● **Exercise requirements**
Return all of the data exactly as written, without the pictures.

(Spatial relationship records)
"""
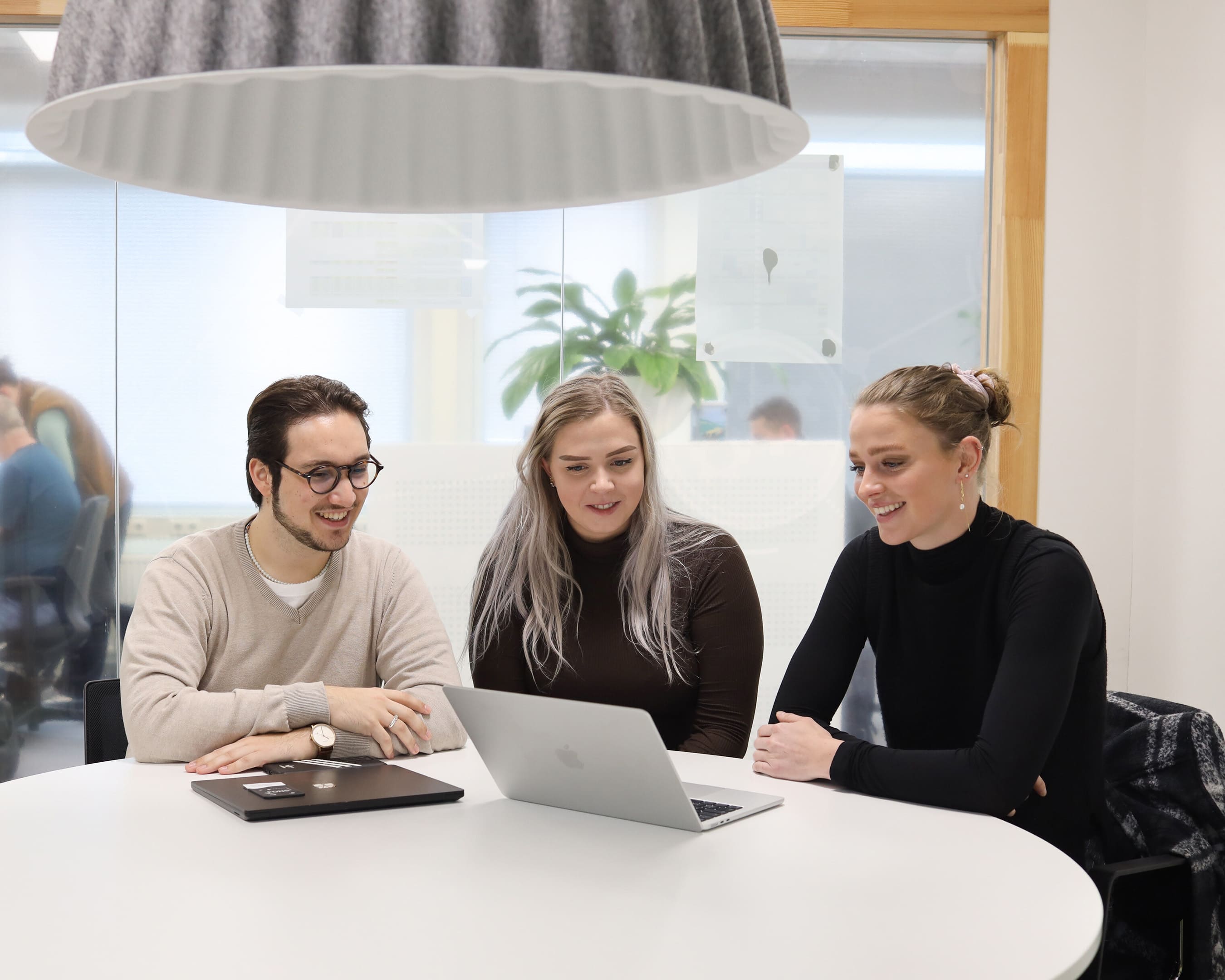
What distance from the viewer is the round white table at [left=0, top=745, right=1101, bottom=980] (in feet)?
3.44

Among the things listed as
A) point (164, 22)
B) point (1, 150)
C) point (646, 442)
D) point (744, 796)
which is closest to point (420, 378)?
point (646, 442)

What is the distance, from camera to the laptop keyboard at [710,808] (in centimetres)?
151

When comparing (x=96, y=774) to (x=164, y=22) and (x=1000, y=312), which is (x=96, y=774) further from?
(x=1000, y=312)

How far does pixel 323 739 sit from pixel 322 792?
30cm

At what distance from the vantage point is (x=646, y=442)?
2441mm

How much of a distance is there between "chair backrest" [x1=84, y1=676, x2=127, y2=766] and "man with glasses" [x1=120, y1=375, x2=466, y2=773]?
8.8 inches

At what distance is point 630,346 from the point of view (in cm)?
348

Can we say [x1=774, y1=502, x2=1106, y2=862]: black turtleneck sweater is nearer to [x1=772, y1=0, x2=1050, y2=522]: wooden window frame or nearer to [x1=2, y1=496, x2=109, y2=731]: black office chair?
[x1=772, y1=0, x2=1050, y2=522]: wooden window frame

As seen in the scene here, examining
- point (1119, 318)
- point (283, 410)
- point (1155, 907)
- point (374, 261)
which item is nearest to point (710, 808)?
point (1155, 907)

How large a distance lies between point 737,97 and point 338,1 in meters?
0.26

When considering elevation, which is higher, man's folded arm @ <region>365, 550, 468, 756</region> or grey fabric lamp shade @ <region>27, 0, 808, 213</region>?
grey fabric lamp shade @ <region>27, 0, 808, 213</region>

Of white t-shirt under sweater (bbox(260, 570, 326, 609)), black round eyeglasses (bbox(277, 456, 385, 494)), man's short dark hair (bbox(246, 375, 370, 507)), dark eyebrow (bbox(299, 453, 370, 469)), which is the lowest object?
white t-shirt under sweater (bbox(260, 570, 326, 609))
"""
● **Reply**
What distance from the viewer is the round white table at [left=0, top=745, right=1101, bottom=980] (in feet)?
3.44

Among the things listed as
A) point (164, 22)
B) point (1, 150)
C) point (646, 442)
D) point (744, 796)
which is closest to point (420, 378)?
point (646, 442)

What is the distance, from camera to the laptop keyboard at [710,808] (in centimetres)?
151

When comparing (x=96, y=774) to (x=164, y=22) and (x=1000, y=312), which is (x=96, y=774) further from?
(x=1000, y=312)

How far does pixel 323 739 sit from pixel 322 792?
30cm

At what distance from the vantage point is (x=646, y=442)?
2441mm

How much of a distance is there between "chair backrest" [x1=84, y1=676, x2=127, y2=766] and "man with glasses" [x1=120, y1=375, x2=466, y2=773]?
8.8 inches

At what distance is point 630,346 from the point of view (in cm)?
348

Can we say [x1=774, y1=502, x2=1106, y2=862]: black turtleneck sweater is nearer to [x1=772, y1=0, x2=1050, y2=522]: wooden window frame or nearer to [x1=2, y1=496, x2=109, y2=731]: black office chair?
[x1=772, y1=0, x2=1050, y2=522]: wooden window frame

As seen in the scene here, examining
- point (1119, 318)
- point (283, 410)
- point (1155, 907)
- point (374, 261)
which item is nearest to point (710, 808)?
point (1155, 907)

How large a distance lies between point 737,97 and point 338,1 in meters?
0.26

When considering elevation, which is higher, man's folded arm @ <region>365, 550, 468, 756</region> or grey fabric lamp shade @ <region>27, 0, 808, 213</region>?
grey fabric lamp shade @ <region>27, 0, 808, 213</region>

Of white t-shirt under sweater (bbox(260, 570, 326, 609)), black round eyeglasses (bbox(277, 456, 385, 494)), man's short dark hair (bbox(246, 375, 370, 507)), dark eyebrow (bbox(299, 453, 370, 469)), which is the lowest object?
white t-shirt under sweater (bbox(260, 570, 326, 609))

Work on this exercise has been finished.